- _Exercise aim_
Please reproduce the lines from the one containing "把袋口插入鋸齒口 固定" through the end of the data below exactly as they stand, and omit all pictures.

- _Excerpted data_

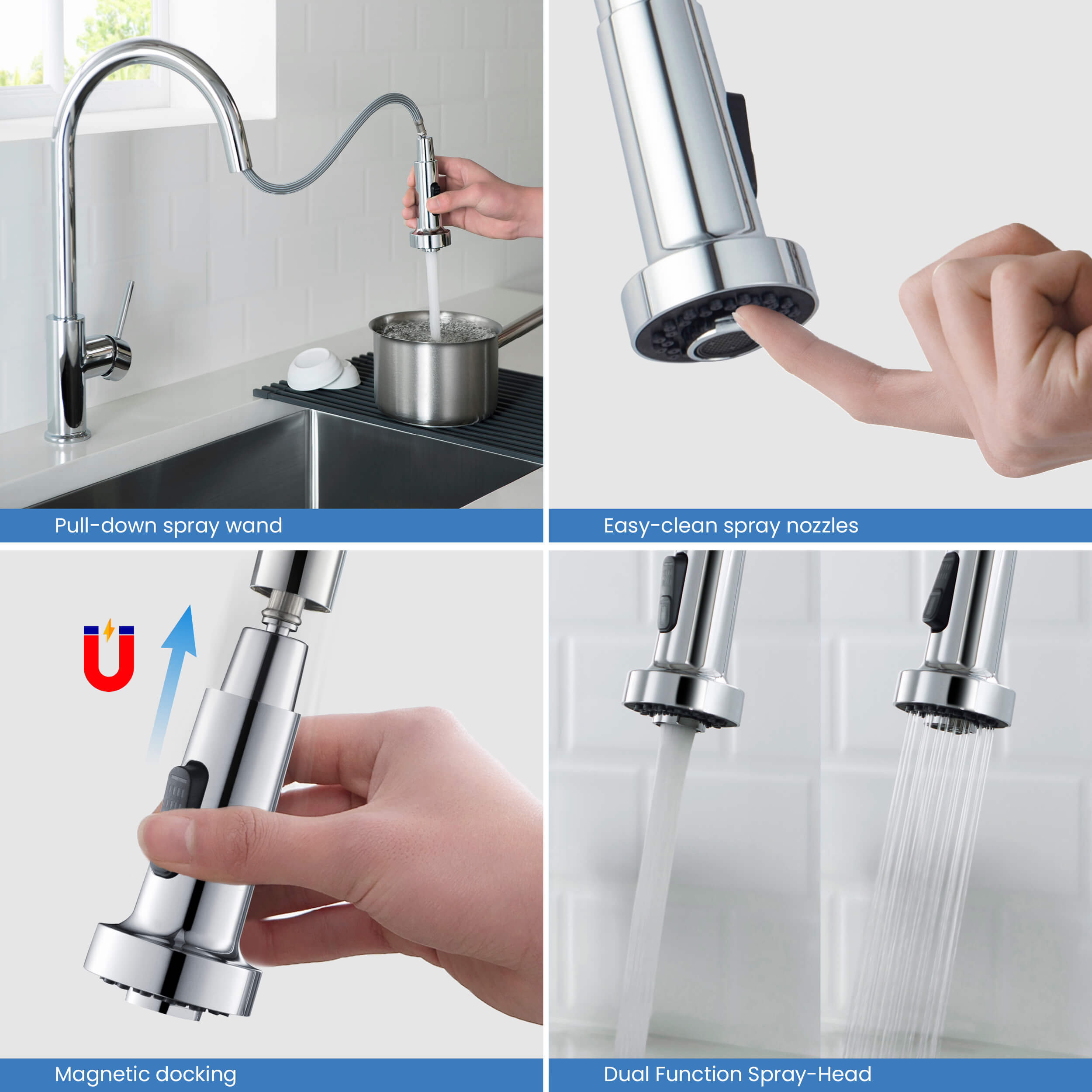 Pull-down spray wand

Easy-clean spray nozzles

Magnetic docking

Dual Function Spray-Head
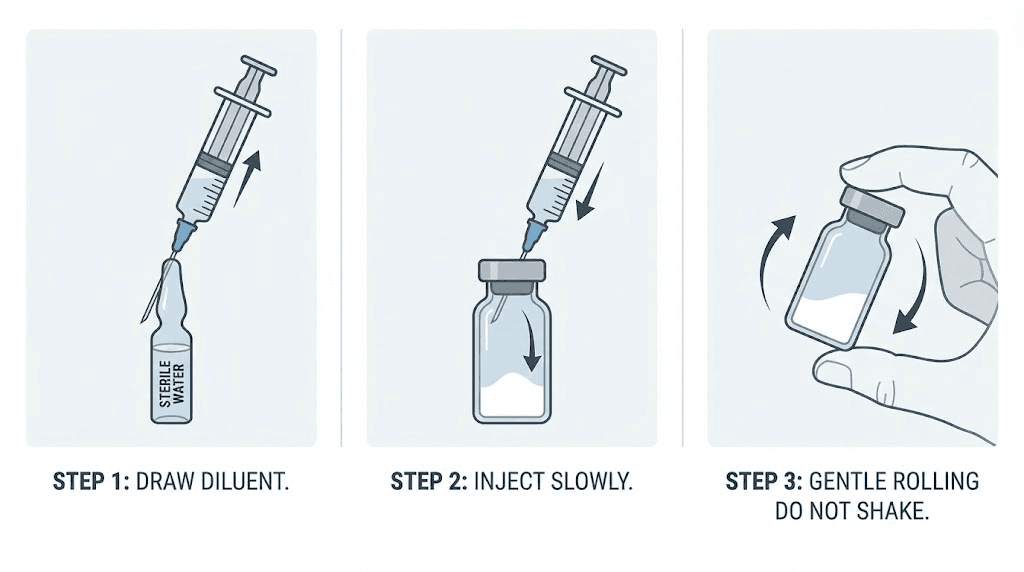 STERILE WATER

STEP 1: DRAW DILUENT.

STEP 2: INJECT SLOWLY.

STEP 3: GENTLE ROLLING
DO NOT SHAKE.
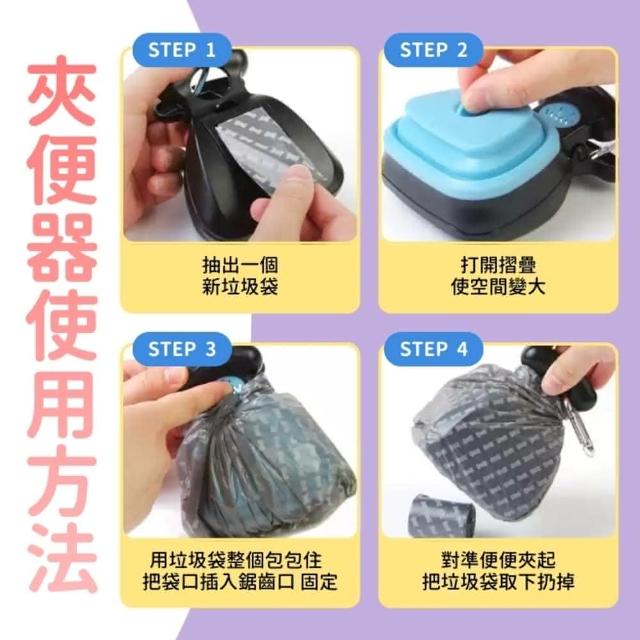 夾便器使用方法

STEP 1
抽出一個
新垃圾袋

STEP 2
打開摺疊
使空間變大

STEP 3
用垃圾袋整個包包住
把袋口插入鋸齒口 固定

STEP 4
對準便便夾起
把垃圾袋取下扔掉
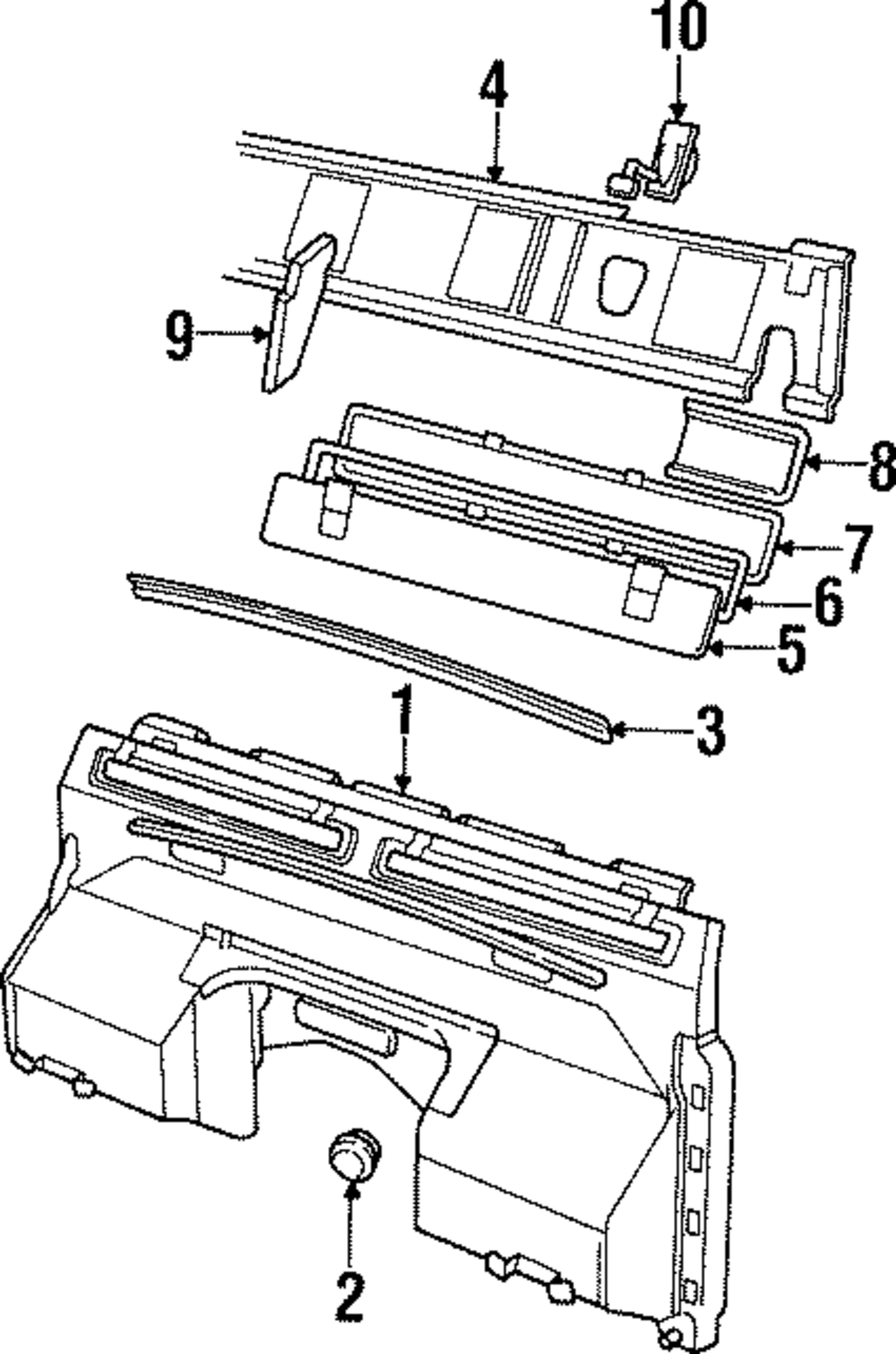 10
4
9
8
7
6
5
1
3
2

- _Exercise answer_
把袋口插入鋸齒口 固定

STEP 4
對準便便夾起
把垃圾袋取下扔掉
 10
4
9
8
7
6
5
1
3
2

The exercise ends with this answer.